Pourquoi le prix de l’essence ne descend pas
La guerre en Ukraine et les réductions de production des pays de l’Opep font monter les prix. Et la disparition du cliquet inversé n’aide pas à apaiser les tensions.
Les automobilistes s’en rendent compte depuis des semaines: les prix pétroliers ne veulent pas descendre. Le prix maximum du litre de diesel titille les 2 euros, et le prix de l’essence (95 octanes) flirte avec 1,9 euro. Il faut remonter à novembre 2022 pour retrouver des prix aussi élevés. C’est à première vue étonnant car les prix pétroliers sont généralement dépendants de la dynamique de l’économie mondiale. Or, celle-ci n’est pas terrible.
Alors, pourquoi l’essence reste-t-elle chère? Trois éléments expliquent cette tension persistante. Le premier est naturellement la guerre en Ukraine. On le voit sur le graphique ci-dessus, le prix du carburant à la pompe s’est envolé à partir du mois de mars de l’an dernier, lorsque les incertitudes concernant la guerre étaient au plus haut. A l’époque, le prix du baril de référence de la mer du Nord (le Brent) avait dépassé les 120 dollars, soit presque le double de ce qu’il affichait à l’été 2021, et depuis, il n’est plus redescendu à son niveau d’avant-guerre. Alors bien sûr, parmi les sanctions occidentales imposées depuis la fin de l’an dernier, il y a le plafonnement à 60 dollars du pétrole russe. Mais son efficacité n’est que partielle. En réalité, ces limitations visant le pétrole russe profitent surtout aux économies indiennes et chinoises.
Autre facteur de hausse: la réduction volontaire de la production des membres de l’Organisation des pays exportateurs de pétrole (Opep), Arabie saoudite en tête, celle-ci ne désirant pas être entraînée dans une baisse des prix induite par la faible croissance économique.
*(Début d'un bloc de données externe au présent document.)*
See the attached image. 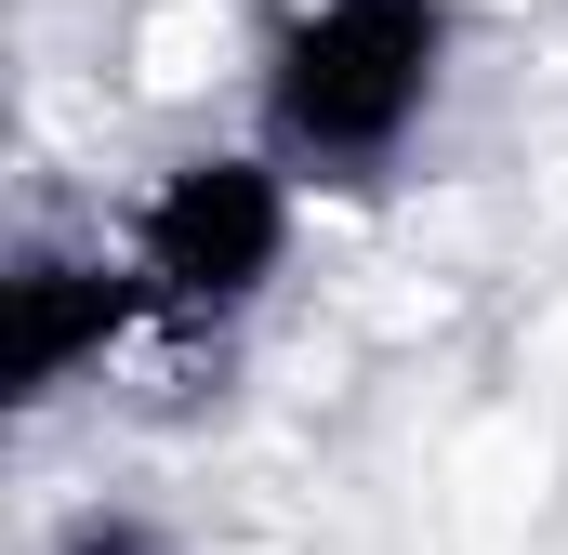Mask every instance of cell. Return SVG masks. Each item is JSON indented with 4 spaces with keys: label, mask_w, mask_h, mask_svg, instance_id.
<instances>
[{
    "label": "cell",
    "mask_w": 568,
    "mask_h": 555,
    "mask_svg": "<svg viewBox=\"0 0 568 555\" xmlns=\"http://www.w3.org/2000/svg\"><path fill=\"white\" fill-rule=\"evenodd\" d=\"M449 80V0H317L265 53V159L278 172H384Z\"/></svg>",
    "instance_id": "obj_1"
},
{
    "label": "cell",
    "mask_w": 568,
    "mask_h": 555,
    "mask_svg": "<svg viewBox=\"0 0 568 555\" xmlns=\"http://www.w3.org/2000/svg\"><path fill=\"white\" fill-rule=\"evenodd\" d=\"M291 265V172L265 145H199L145 185L133 212V278L145 317H185V331H225L265 304V278Z\"/></svg>",
    "instance_id": "obj_2"
},
{
    "label": "cell",
    "mask_w": 568,
    "mask_h": 555,
    "mask_svg": "<svg viewBox=\"0 0 568 555\" xmlns=\"http://www.w3.org/2000/svg\"><path fill=\"white\" fill-rule=\"evenodd\" d=\"M133 317H145L133 265H106V252H27V265L0 278V384L40 411V397H67Z\"/></svg>",
    "instance_id": "obj_3"
},
{
    "label": "cell",
    "mask_w": 568,
    "mask_h": 555,
    "mask_svg": "<svg viewBox=\"0 0 568 555\" xmlns=\"http://www.w3.org/2000/svg\"><path fill=\"white\" fill-rule=\"evenodd\" d=\"M53 555H172V543H159L145 516H80V529H67Z\"/></svg>",
    "instance_id": "obj_4"
}]
</instances>
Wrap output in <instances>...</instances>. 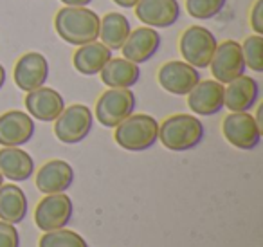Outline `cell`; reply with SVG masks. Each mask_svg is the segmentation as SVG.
Here are the masks:
<instances>
[{
  "instance_id": "cell-26",
  "label": "cell",
  "mask_w": 263,
  "mask_h": 247,
  "mask_svg": "<svg viewBox=\"0 0 263 247\" xmlns=\"http://www.w3.org/2000/svg\"><path fill=\"white\" fill-rule=\"evenodd\" d=\"M226 2L227 0H186V11L191 19L209 20L226 8Z\"/></svg>"
},
{
  "instance_id": "cell-20",
  "label": "cell",
  "mask_w": 263,
  "mask_h": 247,
  "mask_svg": "<svg viewBox=\"0 0 263 247\" xmlns=\"http://www.w3.org/2000/svg\"><path fill=\"white\" fill-rule=\"evenodd\" d=\"M99 76L108 89H132L139 81L141 69L126 58H110Z\"/></svg>"
},
{
  "instance_id": "cell-29",
  "label": "cell",
  "mask_w": 263,
  "mask_h": 247,
  "mask_svg": "<svg viewBox=\"0 0 263 247\" xmlns=\"http://www.w3.org/2000/svg\"><path fill=\"white\" fill-rule=\"evenodd\" d=\"M65 6H74V8H87L92 0H60Z\"/></svg>"
},
{
  "instance_id": "cell-1",
  "label": "cell",
  "mask_w": 263,
  "mask_h": 247,
  "mask_svg": "<svg viewBox=\"0 0 263 247\" xmlns=\"http://www.w3.org/2000/svg\"><path fill=\"white\" fill-rule=\"evenodd\" d=\"M101 19L88 8L65 6L54 16V29L63 42L70 45H85L99 38Z\"/></svg>"
},
{
  "instance_id": "cell-25",
  "label": "cell",
  "mask_w": 263,
  "mask_h": 247,
  "mask_svg": "<svg viewBox=\"0 0 263 247\" xmlns=\"http://www.w3.org/2000/svg\"><path fill=\"white\" fill-rule=\"evenodd\" d=\"M245 67L252 69L254 73H263V37L261 34H251L241 44Z\"/></svg>"
},
{
  "instance_id": "cell-18",
  "label": "cell",
  "mask_w": 263,
  "mask_h": 247,
  "mask_svg": "<svg viewBox=\"0 0 263 247\" xmlns=\"http://www.w3.org/2000/svg\"><path fill=\"white\" fill-rule=\"evenodd\" d=\"M259 98V85L251 76H238L223 87V107L231 112H249Z\"/></svg>"
},
{
  "instance_id": "cell-17",
  "label": "cell",
  "mask_w": 263,
  "mask_h": 247,
  "mask_svg": "<svg viewBox=\"0 0 263 247\" xmlns=\"http://www.w3.org/2000/svg\"><path fill=\"white\" fill-rule=\"evenodd\" d=\"M74 182V170L67 161L52 159L47 161L36 171L34 184L44 195L51 193H65Z\"/></svg>"
},
{
  "instance_id": "cell-11",
  "label": "cell",
  "mask_w": 263,
  "mask_h": 247,
  "mask_svg": "<svg viewBox=\"0 0 263 247\" xmlns=\"http://www.w3.org/2000/svg\"><path fill=\"white\" fill-rule=\"evenodd\" d=\"M157 81L170 94L186 96L200 81V73L190 63L173 60V62L161 65L157 73Z\"/></svg>"
},
{
  "instance_id": "cell-23",
  "label": "cell",
  "mask_w": 263,
  "mask_h": 247,
  "mask_svg": "<svg viewBox=\"0 0 263 247\" xmlns=\"http://www.w3.org/2000/svg\"><path fill=\"white\" fill-rule=\"evenodd\" d=\"M130 31L132 26L123 13H106L101 19V24H99L98 40H101V44L106 45L110 51H119L124 42H126Z\"/></svg>"
},
{
  "instance_id": "cell-22",
  "label": "cell",
  "mask_w": 263,
  "mask_h": 247,
  "mask_svg": "<svg viewBox=\"0 0 263 247\" xmlns=\"http://www.w3.org/2000/svg\"><path fill=\"white\" fill-rule=\"evenodd\" d=\"M27 197L16 184L0 186V220L9 224H20L27 215Z\"/></svg>"
},
{
  "instance_id": "cell-3",
  "label": "cell",
  "mask_w": 263,
  "mask_h": 247,
  "mask_svg": "<svg viewBox=\"0 0 263 247\" xmlns=\"http://www.w3.org/2000/svg\"><path fill=\"white\" fill-rule=\"evenodd\" d=\"M159 123L148 114H130L114 132V141L128 152H144L157 143Z\"/></svg>"
},
{
  "instance_id": "cell-4",
  "label": "cell",
  "mask_w": 263,
  "mask_h": 247,
  "mask_svg": "<svg viewBox=\"0 0 263 247\" xmlns=\"http://www.w3.org/2000/svg\"><path fill=\"white\" fill-rule=\"evenodd\" d=\"M215 34L202 26H191L180 34L179 51L184 62L193 65L195 69H205L211 63V58L216 51Z\"/></svg>"
},
{
  "instance_id": "cell-10",
  "label": "cell",
  "mask_w": 263,
  "mask_h": 247,
  "mask_svg": "<svg viewBox=\"0 0 263 247\" xmlns=\"http://www.w3.org/2000/svg\"><path fill=\"white\" fill-rule=\"evenodd\" d=\"M49 78V62L42 52L31 51L22 55L15 63L13 80L15 85L24 92H31L47 83Z\"/></svg>"
},
{
  "instance_id": "cell-12",
  "label": "cell",
  "mask_w": 263,
  "mask_h": 247,
  "mask_svg": "<svg viewBox=\"0 0 263 247\" xmlns=\"http://www.w3.org/2000/svg\"><path fill=\"white\" fill-rule=\"evenodd\" d=\"M161 34L154 27H137V29L130 31L126 42L121 47L123 58L130 60L132 63H144L152 60L157 55L159 47H161Z\"/></svg>"
},
{
  "instance_id": "cell-27",
  "label": "cell",
  "mask_w": 263,
  "mask_h": 247,
  "mask_svg": "<svg viewBox=\"0 0 263 247\" xmlns=\"http://www.w3.org/2000/svg\"><path fill=\"white\" fill-rule=\"evenodd\" d=\"M0 247H20V235L15 224L0 220Z\"/></svg>"
},
{
  "instance_id": "cell-8",
  "label": "cell",
  "mask_w": 263,
  "mask_h": 247,
  "mask_svg": "<svg viewBox=\"0 0 263 247\" xmlns=\"http://www.w3.org/2000/svg\"><path fill=\"white\" fill-rule=\"evenodd\" d=\"M72 200L65 193H51L45 195L44 199L38 202L36 209H34V224L42 231H54V229H62L72 218Z\"/></svg>"
},
{
  "instance_id": "cell-14",
  "label": "cell",
  "mask_w": 263,
  "mask_h": 247,
  "mask_svg": "<svg viewBox=\"0 0 263 247\" xmlns=\"http://www.w3.org/2000/svg\"><path fill=\"white\" fill-rule=\"evenodd\" d=\"M24 105L33 119L44 121V123H52L65 109V101H63L62 94L54 89L45 87V85L27 92Z\"/></svg>"
},
{
  "instance_id": "cell-21",
  "label": "cell",
  "mask_w": 263,
  "mask_h": 247,
  "mask_svg": "<svg viewBox=\"0 0 263 247\" xmlns=\"http://www.w3.org/2000/svg\"><path fill=\"white\" fill-rule=\"evenodd\" d=\"M112 58V51L101 42H90V44L80 45L72 56V65L80 74L94 76L99 74L106 62Z\"/></svg>"
},
{
  "instance_id": "cell-9",
  "label": "cell",
  "mask_w": 263,
  "mask_h": 247,
  "mask_svg": "<svg viewBox=\"0 0 263 247\" xmlns=\"http://www.w3.org/2000/svg\"><path fill=\"white\" fill-rule=\"evenodd\" d=\"M211 74L220 83H229L245 73V60L241 45L236 40H223L216 45V51L211 58Z\"/></svg>"
},
{
  "instance_id": "cell-28",
  "label": "cell",
  "mask_w": 263,
  "mask_h": 247,
  "mask_svg": "<svg viewBox=\"0 0 263 247\" xmlns=\"http://www.w3.org/2000/svg\"><path fill=\"white\" fill-rule=\"evenodd\" d=\"M251 27L254 29V34L263 37V0H256L251 8V16H249Z\"/></svg>"
},
{
  "instance_id": "cell-6",
  "label": "cell",
  "mask_w": 263,
  "mask_h": 247,
  "mask_svg": "<svg viewBox=\"0 0 263 247\" xmlns=\"http://www.w3.org/2000/svg\"><path fill=\"white\" fill-rule=\"evenodd\" d=\"M52 123H54V135L58 137V141L65 145H76L90 134L94 116L87 105L76 103V105L65 107Z\"/></svg>"
},
{
  "instance_id": "cell-13",
  "label": "cell",
  "mask_w": 263,
  "mask_h": 247,
  "mask_svg": "<svg viewBox=\"0 0 263 247\" xmlns=\"http://www.w3.org/2000/svg\"><path fill=\"white\" fill-rule=\"evenodd\" d=\"M136 16L148 27H172L180 19V4L177 0H139Z\"/></svg>"
},
{
  "instance_id": "cell-24",
  "label": "cell",
  "mask_w": 263,
  "mask_h": 247,
  "mask_svg": "<svg viewBox=\"0 0 263 247\" xmlns=\"http://www.w3.org/2000/svg\"><path fill=\"white\" fill-rule=\"evenodd\" d=\"M38 247H88L85 238L70 229H54V231H45L40 236Z\"/></svg>"
},
{
  "instance_id": "cell-30",
  "label": "cell",
  "mask_w": 263,
  "mask_h": 247,
  "mask_svg": "<svg viewBox=\"0 0 263 247\" xmlns=\"http://www.w3.org/2000/svg\"><path fill=\"white\" fill-rule=\"evenodd\" d=\"M114 4H117L119 8H124V9H130V8H134V6L139 2V0H112Z\"/></svg>"
},
{
  "instance_id": "cell-2",
  "label": "cell",
  "mask_w": 263,
  "mask_h": 247,
  "mask_svg": "<svg viewBox=\"0 0 263 247\" xmlns=\"http://www.w3.org/2000/svg\"><path fill=\"white\" fill-rule=\"evenodd\" d=\"M205 128L198 117L191 114H175L159 125L157 141L172 152H186L202 143Z\"/></svg>"
},
{
  "instance_id": "cell-15",
  "label": "cell",
  "mask_w": 263,
  "mask_h": 247,
  "mask_svg": "<svg viewBox=\"0 0 263 247\" xmlns=\"http://www.w3.org/2000/svg\"><path fill=\"white\" fill-rule=\"evenodd\" d=\"M34 135V121L27 112L8 110L0 114V146H22Z\"/></svg>"
},
{
  "instance_id": "cell-19",
  "label": "cell",
  "mask_w": 263,
  "mask_h": 247,
  "mask_svg": "<svg viewBox=\"0 0 263 247\" xmlns=\"http://www.w3.org/2000/svg\"><path fill=\"white\" fill-rule=\"evenodd\" d=\"M0 173L13 182H24L33 177L34 161L20 146H2L0 148Z\"/></svg>"
},
{
  "instance_id": "cell-5",
  "label": "cell",
  "mask_w": 263,
  "mask_h": 247,
  "mask_svg": "<svg viewBox=\"0 0 263 247\" xmlns=\"http://www.w3.org/2000/svg\"><path fill=\"white\" fill-rule=\"evenodd\" d=\"M136 109V96L130 89H108L96 101V119L106 128H116Z\"/></svg>"
},
{
  "instance_id": "cell-7",
  "label": "cell",
  "mask_w": 263,
  "mask_h": 247,
  "mask_svg": "<svg viewBox=\"0 0 263 247\" xmlns=\"http://www.w3.org/2000/svg\"><path fill=\"white\" fill-rule=\"evenodd\" d=\"M222 134L238 150H252L261 141V128L249 112H231L222 121Z\"/></svg>"
},
{
  "instance_id": "cell-16",
  "label": "cell",
  "mask_w": 263,
  "mask_h": 247,
  "mask_svg": "<svg viewBox=\"0 0 263 247\" xmlns=\"http://www.w3.org/2000/svg\"><path fill=\"white\" fill-rule=\"evenodd\" d=\"M186 96L187 107L198 116H215L223 109V83L216 80H200Z\"/></svg>"
},
{
  "instance_id": "cell-32",
  "label": "cell",
  "mask_w": 263,
  "mask_h": 247,
  "mask_svg": "<svg viewBox=\"0 0 263 247\" xmlns=\"http://www.w3.org/2000/svg\"><path fill=\"white\" fill-rule=\"evenodd\" d=\"M2 184H4V175L0 173V186H2Z\"/></svg>"
},
{
  "instance_id": "cell-31",
  "label": "cell",
  "mask_w": 263,
  "mask_h": 247,
  "mask_svg": "<svg viewBox=\"0 0 263 247\" xmlns=\"http://www.w3.org/2000/svg\"><path fill=\"white\" fill-rule=\"evenodd\" d=\"M4 83H6V69H4V65L0 63V89L4 87Z\"/></svg>"
}]
</instances>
L’Arabie a clairement dit qu’elle ne voulait pas voir le baril descendre sous les 80 dollars. Depuis juin, le club des pays producteurs a réduit sa production d’environ 1,2 million de barils par jour, à quoi s’ajoute une réduction de 0,5 million de barils par jour de la Russie. On approche donc d’une baisse de production de 2 millions de barils, ce qui n’est pas négligeable.
Un dernier élément qui n’aide pas est propre à la Belgique: c’est la disparition du cliquet inversé. Ce mécanisme permettait de compenser partiellement la hausse des prix du pétrole en abaissant les accises. Les accises et la TVA comptent en effet pour près de la moitié du prix du carburant à la pompe. Le gouvernement, pour alléger un peu la facture des automobilistes, avait décidé, pour la première fois en 2005, de réduire un peu le montant des accises quand le pétrole devenait trop cher. Mais ce mécanisme n’est plus appliqué depuis 2018, même si certains plaident en faveur de son retour.
Pas de future flambée, sauf si…
Pour l’instant, les observateurs tablent sur une stabilisation des prix pétroliers aux alentours de 80-90 dollars. Le consensus des économistes interrogés par Bloomberg prédit un prix moyen de 81 dollars le baril en 2023 et 83 dollars en 2024, notamment parce que l’économie mondiale ne sera toujours pas très vigoureuse et que certains pays producteurs, non membres de l’Opep, peuvent venir jouer les stabilisateurs. On pense surtout à l’Iran et au Venezuela.
Mais il serait téméraire de parier que le litre d’essence ou de diesel ne montera plus. Car certains cygnes noirs peuvent apparaître et chambouler le marché. Nous ne sommes jamais à l’abri d’événements imprévus, ni dans le conflit ukrainien, ni dans de grands pays producteurs (comme le Gabon), ni de catastrophes climatiques qui pourraient détruire des capacités de raffinage aux Etats-Unis ou ailleurs.